Importantly, the gross margin for crops grown with MaxSil was better than for those grown without. 

Compared to the two diatomite-based silicon products the plant available silicon (PAS) in MaxSil was 13-25-fold greater, which translated to lower application rates and costs.

These were the main conclusions reached by pre-eminent University of Western Australia soil and plant nutrition scientist, Professor Zed Rengel.

As a proven valuable plant nutrient, MaxSil has recently had its reputation enhanced by US lab tests, which have determined the fertiliser has much higher levels of PAS than previously thought, far ahead of its competitors, derived from calcium silicates, a waste product from steel works and diatomite, which comes from fossil shells and marine algae.

After a decade of research and development, MaxSil began producing commercial quantities of its silicon rich fertiliser for market from its new Brendale manufacturing plant in Brisbane in April.

MaxSil is novel in that it is made from recycled glass bottles, which when ground down gives it a much higher soluble silicon content than its competitors.

According to Professor Rengel in some crop trials of potatoes in northern Tasmania in 2011 and spinach in 2018, conducted by agronomy services provider, Serve-Ag, Tasmania, the yield increases following applications of MaxSil were shown to be statistically significant, thus providing a scientifically acceptable proof of efficacy of the product as a silicon fertiliser.

The Tasmanian spinach crop, which was harvested in August 2018, showed a significant increase in yield of the MaxSil treated area of 160kg a hectare. The grower estimated the value of the increase to be about $8000/ha. 

Professor Rengel said the MaxSil benefits of increased yield and quality in the field extended also to storage, with spinach leaves from the MaxSil treatment retaining freshness and greenness after a period of cold storage better than the leaves grown in the no-MaxSil control.  

In a 2010 potato field trial, which received 100kg a ha of the MaxSil variant used in the onion trials, the net financial benefit was assessed at more than $2000/ha.
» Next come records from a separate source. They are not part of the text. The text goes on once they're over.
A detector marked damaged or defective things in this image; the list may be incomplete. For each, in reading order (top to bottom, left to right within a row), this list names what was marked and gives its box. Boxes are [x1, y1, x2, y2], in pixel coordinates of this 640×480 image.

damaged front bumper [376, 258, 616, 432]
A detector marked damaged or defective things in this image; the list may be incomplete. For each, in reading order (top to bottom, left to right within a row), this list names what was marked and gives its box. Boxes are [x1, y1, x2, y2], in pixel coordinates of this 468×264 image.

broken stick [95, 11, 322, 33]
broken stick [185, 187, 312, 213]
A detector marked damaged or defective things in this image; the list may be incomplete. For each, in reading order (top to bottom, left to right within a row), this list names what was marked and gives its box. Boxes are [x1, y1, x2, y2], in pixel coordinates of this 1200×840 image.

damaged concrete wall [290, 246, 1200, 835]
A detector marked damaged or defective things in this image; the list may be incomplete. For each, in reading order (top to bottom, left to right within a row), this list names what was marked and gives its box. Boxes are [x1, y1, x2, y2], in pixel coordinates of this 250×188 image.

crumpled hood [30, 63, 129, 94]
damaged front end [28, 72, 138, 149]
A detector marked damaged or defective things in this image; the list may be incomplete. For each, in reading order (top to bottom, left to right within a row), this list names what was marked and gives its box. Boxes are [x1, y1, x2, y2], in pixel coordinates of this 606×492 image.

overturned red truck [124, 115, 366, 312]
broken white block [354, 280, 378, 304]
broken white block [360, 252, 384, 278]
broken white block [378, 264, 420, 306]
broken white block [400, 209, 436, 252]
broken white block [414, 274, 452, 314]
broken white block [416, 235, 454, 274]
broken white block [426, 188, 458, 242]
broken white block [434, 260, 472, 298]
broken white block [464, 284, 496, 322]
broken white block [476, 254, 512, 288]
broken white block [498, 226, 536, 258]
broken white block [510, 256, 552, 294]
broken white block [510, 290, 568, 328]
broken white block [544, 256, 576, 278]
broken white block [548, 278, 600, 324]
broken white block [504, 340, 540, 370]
This was statistically significantly higher than in the treatment without MaxSil, Professor Rendel said. 

In a poppy trial conducted by Serve-Ag in 2010-11, MaxSil was applied over three hectares of an eight hectare poppy field, five ha of which constituted the control plot.

The result was an increased capsule yield of 23 per cent following an application of MaxSil at 100kg/ha. The net benefit, after input costs were deducted, was about $1000/ha.

In a 2010 cream gold onion variety field trial by Serve-Ag, a MaxSil predecessor variant, HumaSil was applied at 100 kg/ha. The crop was harvested in February 2011 and showed a 13pc yield increase in the treated areas over the control.

This was largely attributed to a greater weight in the small onion grades which attract a premium price. The net benefit after deducting costs was assessed by Serve-Ag at more than $1000/ha.

In most of the trials Professor Rengel said there was a nominal increase in yield and marketable yield in the case of vegetables, in the treatment with MaxSil fertilisation and grower standard practice (GSP), compared with the GSP fertilisation only. MaxSil fertilisation in 2021 was also found to increase the quality of products.  

Professor Rengel determined that the application of MaxSil frequently resulted in statistically significant increases in the quality of agricultural products for example decreased weight of undersized potato tubers in northern Tasmania, increased poppy capsule weight per hectare, and increased yield of small-sized onion bulbs with excellent commercial value, which increased marketable yield and thus the farmers’ income.

Overall, he said, MaxSil treatments were shown to be statistically significant, thus providing a scientifically acceptable proof of its efficacy as a Si  (silicon) fertiliser.